**Dokument**.
══════════════════════════════

Wenn Juan Alemann, 77, der ehemalige Schatzsekretär Argentiniens (1976–81), diese Zahlen hört, kommt ihm die Galle hoch. „Schauen Sie, die Wirtschaftsseiten, die ich zusammen mit meinem Bruder Roberto schreibe, das ist ein Dienst, den wir den deutschsprachigen Firmen hier liefern. Da steht praktisch alles drin, was man über die argentinische Wirtschaft wissen muss. Dafür erwarten wir, dass die Unternehmen uns unterstützen. Früher war das so, ja. Aber heute? Die Firmen sind nicht mehr großzügig. Die denken nicht mehr als deutsche oder Schweizer Unternehmen, die mit der deutschsprachigen Gemeinde verbunden sind.“

Wie ihn das ärgert! Genauso wie die Sache mit der Militärdiktatur (1976–83), die seinen Bruder und insbesondere ihn – er war fünf Jahre Schatzsekretär, also eine Art Finanzminister – auf dem Höhepunkt des politischen Lebens sah. Mehr denn je wird heute in Argentinien über dieses dunkle Kapitel diskutiert. Mehr denn je wird versucht, die damals verantwortlichen Militärs vor Gericht zu bringen. Mehr denn je müssen sich auch Expolitiker wie Juan Alemann unliebsame Fragen gefallen lassen. „Wenn wir die Militärregierung nicht gehabt hätten, wären wir heute Kolumbien oder Kuba“, verteidigt sich Juan Alemann. Das Wort Diktatur vermeidet er. „No, no, no“, sagt er und wedelt mit dem Zeigefinger hin und her. „Die einzige Diktatur, die ich erlebt habe, war die unter Perón. Die Militärregierung war nur formell eine Diktatur. Die Justiz hat funktioniert, die Presse war frei, und die Einwohner wurden nicht belästigt.“

Die Einwohner wurden nicht belästigt? Und was ist mit dem „dirty war“, dem schmutzigen Krieg der Militärs, in dem zwischen 7.000 und 30.000 Menschen – eine genaue Zahl gibt es bis heute nicht – ums Leben gekommen sind? „Schauen Sie“, antwortet Juan Alemann, „die meisten von ihnen waren Terroristen. Die musste man bekämpfen und ausmerzen. Die These, dass es ein Kampf gegen Andersdenkende war, stimmt einfach nicht.“

Wie aufgeregt Juan Alemann hinter seinem Schreibtisch sitzt und akribisch die Waffe aufzeichnet, mit der 1979 ein Attentat auf ihn verübt wurde („105 Schüsse auf mein Auto, die Militärs sagten damals, es ist ein Wunder, dass ich noch lebe“). Vor nicht allzu langer Zeit gab es im argentinischen Fernsehen eine Dokumentation über die Fußball-Weltmeisterschaft 1978 in Argentinien, die gleichzeitig auch eine Dokumentation über den blutigen Krieg der Militärs war. Am Ende wurden Bilder vom jubelnden argentinischen WM-Star Mario Kempes überschnitten mit Bildern von argentinischen Müttern, die bis heute – fast 28 Jahre später! – nach ihren Söhnen suchen. Ob er Schuldgefühle habe wegen der vielen Toten? Das Interessante ist nicht, dass Juan Alemann die Frage klar und kurz verneint, sondern dass er vorher schlucken muss – wie jemand, der einen dicken Kloß im Hals hat. Den man irgendwie erwischt hat.

══════════════════════════════

**Datenübersicht**.
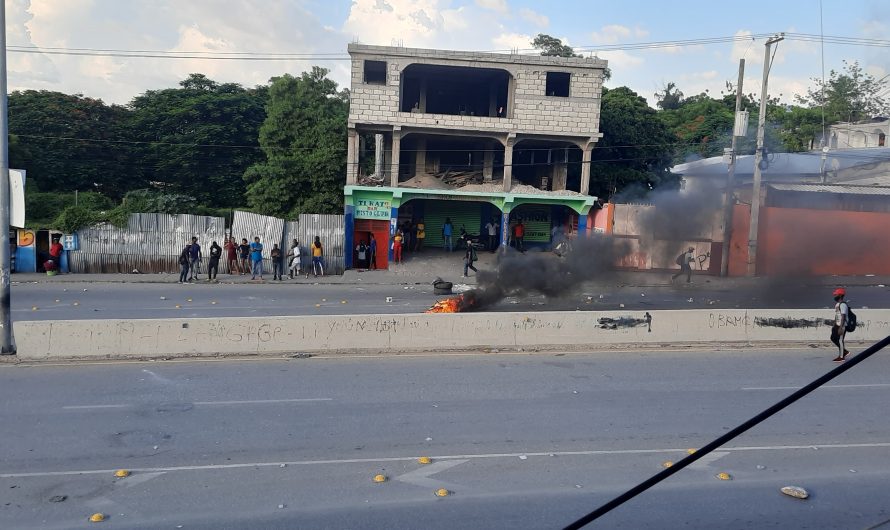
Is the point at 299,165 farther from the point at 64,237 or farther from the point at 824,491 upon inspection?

══════════════════════════════

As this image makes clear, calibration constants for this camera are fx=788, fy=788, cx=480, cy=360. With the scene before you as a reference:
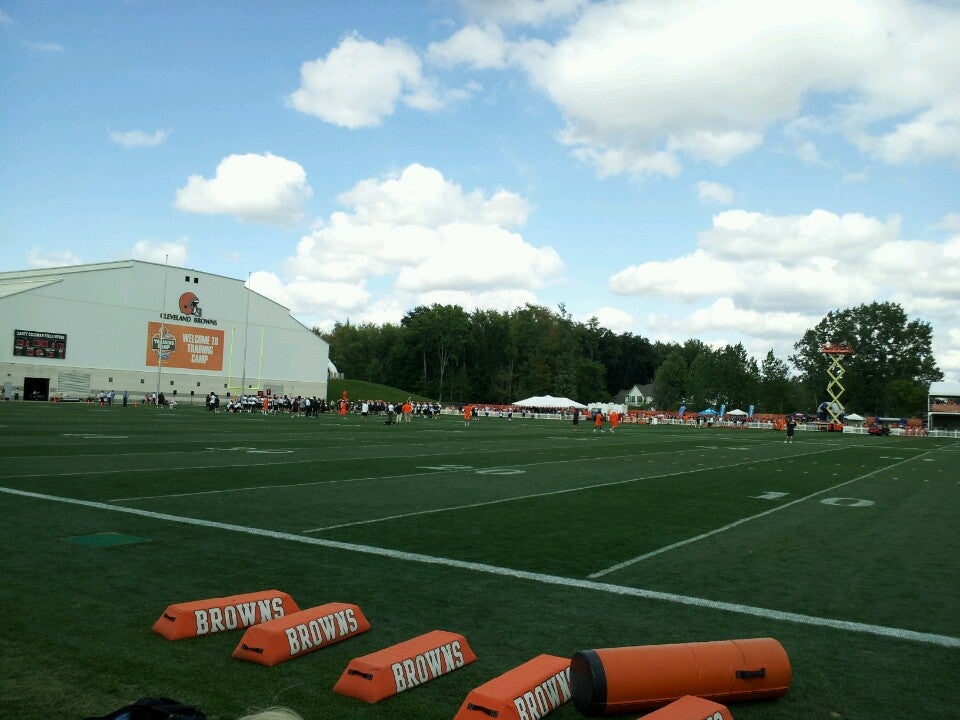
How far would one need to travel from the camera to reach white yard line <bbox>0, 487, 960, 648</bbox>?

══════════════════════════════

**Schriftliche Aufgaben**.
A – Beantworte diese Fragen zum Text über Juan Alemann:
(i) Mit wem schreibt Juan Alemann die Wirtschaftsseiten?
(ii) Welche Diktatur ist nach seinen Worten die einzige, die er erlebt hat?
(iii) In welchem Jahr wurde ein Attentat auf ihn verübt?
B – Führe den Text über Juan Alemann nach seinem letzten Satz weiter.

**Lösungen zur Übung**.
A –
(i) Mit seinem Bruder Roberto.
(ii) Die Diktatur unter Perón.
(iii) 1979.

B –
Rational kann ich das gar nicht erklären, was wir hier machen“, sagt Juan Alemann. „Mein Bruder Roberto sagt ja, dass wir die Zeitung wie eine Stiftung verwalten. Da ist was dran. Wir verdienen nichts! Wir machen das aus Tradition, aus Anhänglichkeit und aus Fürsorge gegenüber unseren Mitarbeitern. Das ist ein Opfer, das wir bringen.“ Schon kursiert das Gerücht, dass die Villa nicht mehr zu halten sei. Wenig später wird die Redaktion tatsächlich umziehen – in den dritten Stock eines Geschäftshauses.

Letzte Frage, Herr Doktor Juan Alemann. Wie sieht die Zukunft des Familienbetriebs Alemann S. R. L. aus? Wird es eine fünfte Herausgebergeneration Alemann geben? Wird das Argentinische Tageblatt weiterleben? Kein langes Überlegen. „Wissen Sie, wir sind schon ziemlich alte Herren, es geht bald zu Ende mit uns. Und nach uns kommt nichts mehr. Im Familienkreis haben wir mal darüber gesprochen, ob meine Tochter Flavia das weitermacht, sie war Journalistin bei La Nacion und arbeitet jetzt in einer Presseagentur. Aber das hat gar keinen Sinn. Wir könnten ihr das gar nicht finanzieren. Als kommerzielles Unternehmen ist das Tageblatt nicht mehr führbar. Von daher: einstimmig abgelehnt.“

Eduardo „Don Pancho“ Alemann machte den Anfang. Er stürzte in seinem Haus und starb an den Folgen eines Schädelbasisbruchs. Der Grabredner auf dem Deutschen Friedhof von Buenos Aires erklärte: „Der Tod ist eine harte Realität.“ Die komplett versammelte Belegschaft des Argentinischen Tageblatts schwieg gefasst und druckte einen großen Nachruf. Man macht weiter. Was soll man auch sonst tun?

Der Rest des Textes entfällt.